In dem handwerklich gut gemachten, in flotter, unterhaltsamer Sprache gehaltenen Buch geben die beiden Autoren einen umfassenden, facettenreichen Einblick in die Welt des deutschen Jugendfußballs. Eine der großen Stärken dieses Buches ist es, dass so viele unterschiedliche Akteure zu Wort kommen. Da rückt zum Beispiel der Fußball-Haudegen Horst Hrubesch in Zeiten der abkippenden Sechs und dem öffnenden Vertikalspiel die Dinge herrlich pragmatisch herunter und beschreibt dennoch treffend die Komplexität der Anforderungen im Spitzenbereich. Auch erfrischend sind zum Beispiel die Einblicke, die Ex-Profi Fabian Boll gewährt. Der Co-Trainer der U23 des FC St. Pauli selbst hat es vorgemacht, dass man auch ohne das heutzutage als unerlässlich erachtete, streng durchorganisierte Ausbildungssystem zu durchlaufen im Profibereich Fuß fassen - und dort dann sogar bestehen kann, wenn man „nebenbei“ einem „ordentlichen“ Beruf nachgeht. Dass er diesen Werdegang jedoch nicht glorifiziert, sondern ebenso kritisch analysiert wie auch das heute gängige System, macht diesen Beitrag so lesenswert. Generell ist das aus vielerlei Blickwinkeln abgewogene Hinterfragen, das Aufzeigen von Schwächen sowie Risiken im System Jugendfußball, ohne in ein Schwarz-Weiß-Raster zu verfallen, eine der großen Vorzüge dieses Buches. Was sich indes auch zeigt: Nicht immer sind die namhaften Gesprächspartner die aussagekräftigen. Das Interview mit dem aktuellen HSV-Profi Lewis Holtby enthält viele Phrasen, was bereits die Überschrift „Die Bundesliga ist kein Ponyhof“ verrät.
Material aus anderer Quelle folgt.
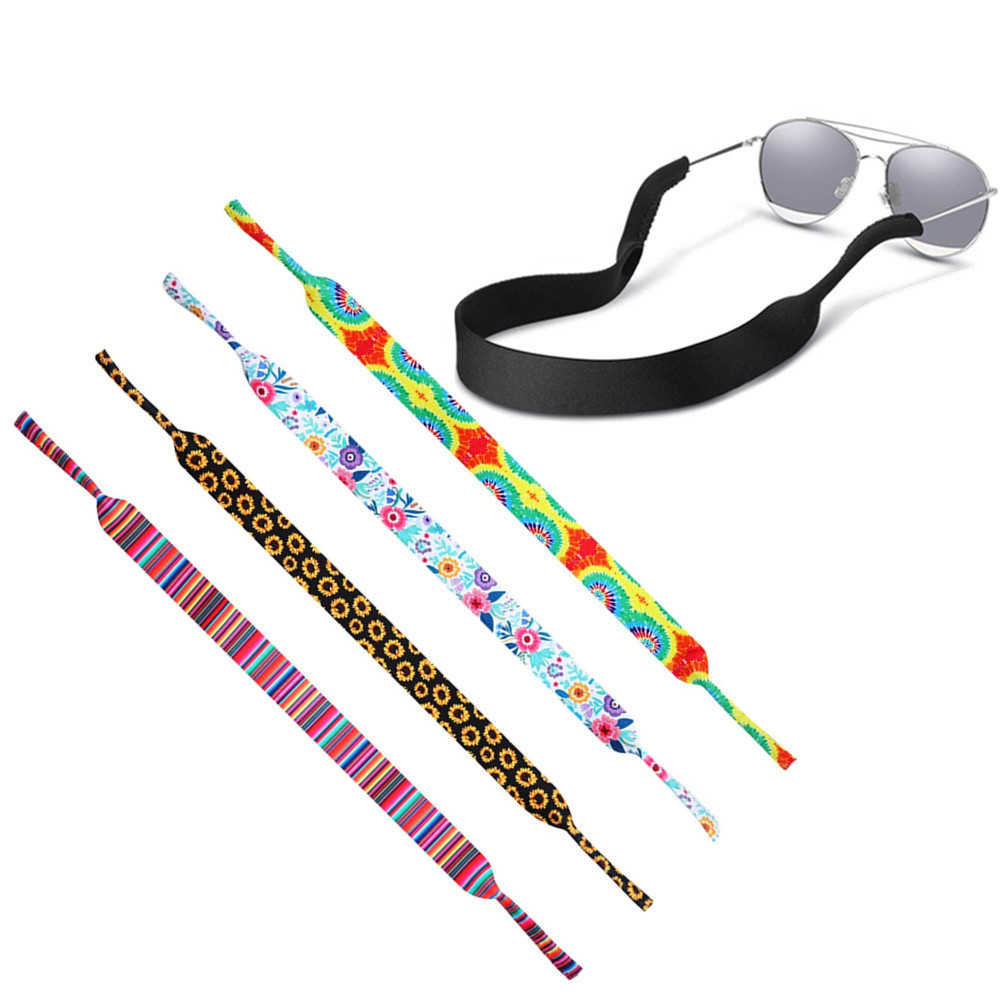 Неопреновый ремешок для очков из дайвинга двойной цветной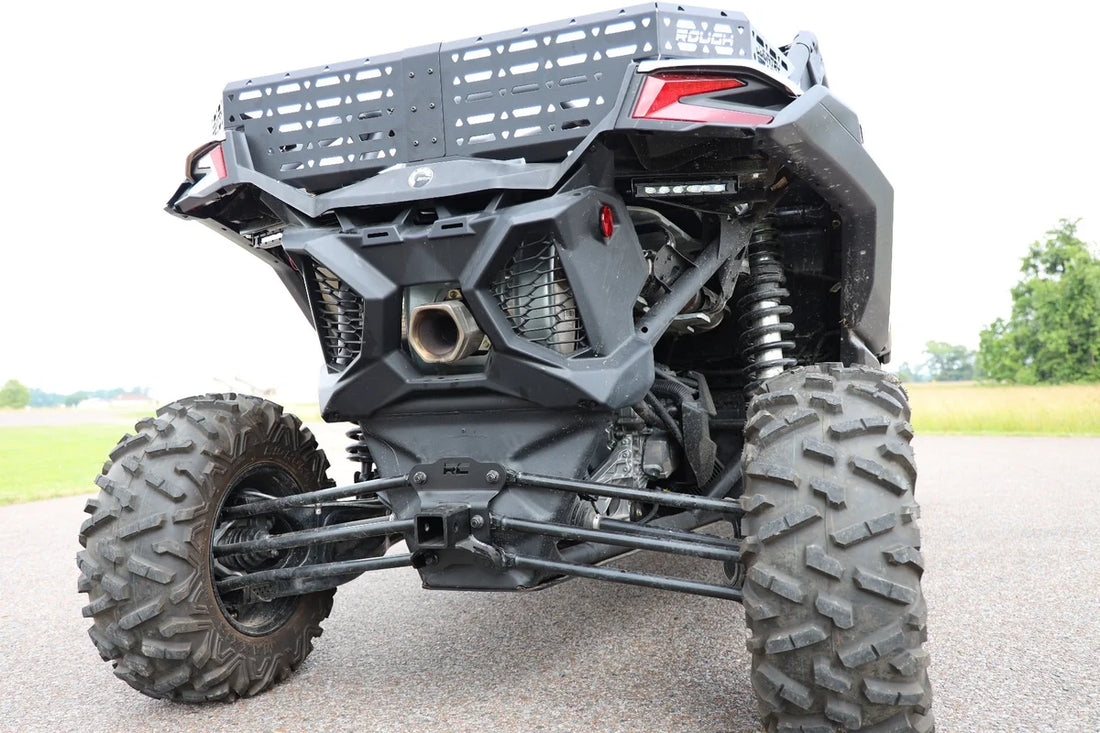 Rough Country LED Light Kit | Tail Light Mount | 6" Black Slimline Pair | Can-Am Maverick X3 97026 - Installation View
So vielschichtig sich die Autoren der Zukunft des Fußballes annehmen, so ist doch ein Aspekt nahezu unberücksichtigt geblieben – und zwar der des Breitensports. Die Autoren recherchierten zwar auch an der Basis, doch dabei richteten sie den Fokus nur darauf, wie Mädchen oder Junge es nach ganz oben schaffen können oder sollen. Dass das Sichtungssystem des DFB mit seinem Stützpunktraining zum Beispiel gerade den kleineren, beziehungsweise nicht in den höchsten Ligen spielenden Vereinen ganze Jahrgänge wegbrechen lässt, weil die Jugendlichen dort massiv abgeworben werden, ist ein Umstand, der gerade für die Zukunft des Fußballes auf Amateurebene einen nicht unwesentlichen Faktor darstellt.  Viele Jugendliche, die dann den Sprung in die höhere Liga nicht schaffen, gehen auf Sicht dem Fußball ganz verloren. Im Herrenbereich auf Amateurebene ist in den vergangenen Jahren ein alarmierender Trend zu beobachten: Die Zahl der Mannschaften im Punktspielbetrieb nimmt aufgrund von Nachwuchsmangel kontinuierlich massiv ab.

Ein weiterer Aspekt, der dem Buch gutgetan hätte: der Blick über den Tellerrand des Fußballes. Es kommt an vielen Stellen die Belastung für die Jugendlichen die Sprache, und wie sehr ihr Tagesablauf verplant ist – hier einen Vergleich zu anderen, deutlich trainingsintensiveren Sportarten wie Schwimmen oder Turnen zu ziehen, wäre sicher interessant gewesen.

Unterm Strich ist dieses Buch freilich ein sehr gelungenes, das auf erfrischende Weise nicht nur einem mit dem Jugendfußball-Unvertrauten ausgewogene und interessante, weil hintergründige Einblicke und Ansichten gibt. Und somit auch zu Recht ein Kandidat zum „Fußballbuch des Jahres“.